## Brief
For the forum thread on campsites below, decide whether each statement agrees with it: (a) at Aldridge Hill, the admin fee applies to stays of fewer than 3 nights; (b) putting up a gazebo at Aldridge Hill costs nothing extra; (c) Bodie had met horses before this stay. Answer yes or no for each, quoting the words of the thread that settle it.
═════ Extract provided
Matley Wood is lovely, right in the forest. We adore Forestry Commission sites, they are sites as opposed to wild camping but somehow have the right feel, especially the simpler one...no regimentation. I hope they don't lose that when the CCC take them over. 

I notoce that Glenmore site (on the forest holidays website as linked above ) still uses a picture of us taken while we stayed there...no better advert for it can I produce!!!


----------



## 88870 (May 10, 2005)

Tramp (back to work eh ... bummer!), Cabby (not too late, have access on the move!), Elbino and Ruthiebabe thanks for the suggestions, I will be trying them all methinks. 

We are currently at Aldridge Hill for 2 nights. Won't be booking for longer though as its flippin pricey for us cheapskates. 

Cost just under £30 quid for 2 nights. This is because we have a car with the motorhome. 

£5 a night for the car
£1.50 admin fee for staying less than 3 nights
£9 ish a night for the camping

That said, it is very peaceful, its no longer raining and there are lots of horses and cows about. Bodie (dog) loves it. She met a horse for the first time today and was awed!  

Daren't put the gazebo up though as there is a charge for that too ... may have to go into the overdraft ... he he he. :lol:


----------



## cabby (May 14, 2005)

Hi Wurz. the site i mentioned is very reasonable.the access roads do seem a bit tight but the buses and lorries go there and our 28ft made it with plenty room to spare.just close your eyes and foot down  8O :? :wink:


----------
══════════
═════ Material shown
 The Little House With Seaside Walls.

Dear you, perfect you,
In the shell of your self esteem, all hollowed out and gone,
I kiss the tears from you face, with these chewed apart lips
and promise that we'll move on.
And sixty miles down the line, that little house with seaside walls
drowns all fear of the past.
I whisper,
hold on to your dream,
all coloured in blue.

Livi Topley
══════════
## Result for this task
(a) Yes: "£1.50 admin fee for staying less than 3 nights"
(b) No: "there is a charge for that too"
(c) No: "She met a horse for the first time today"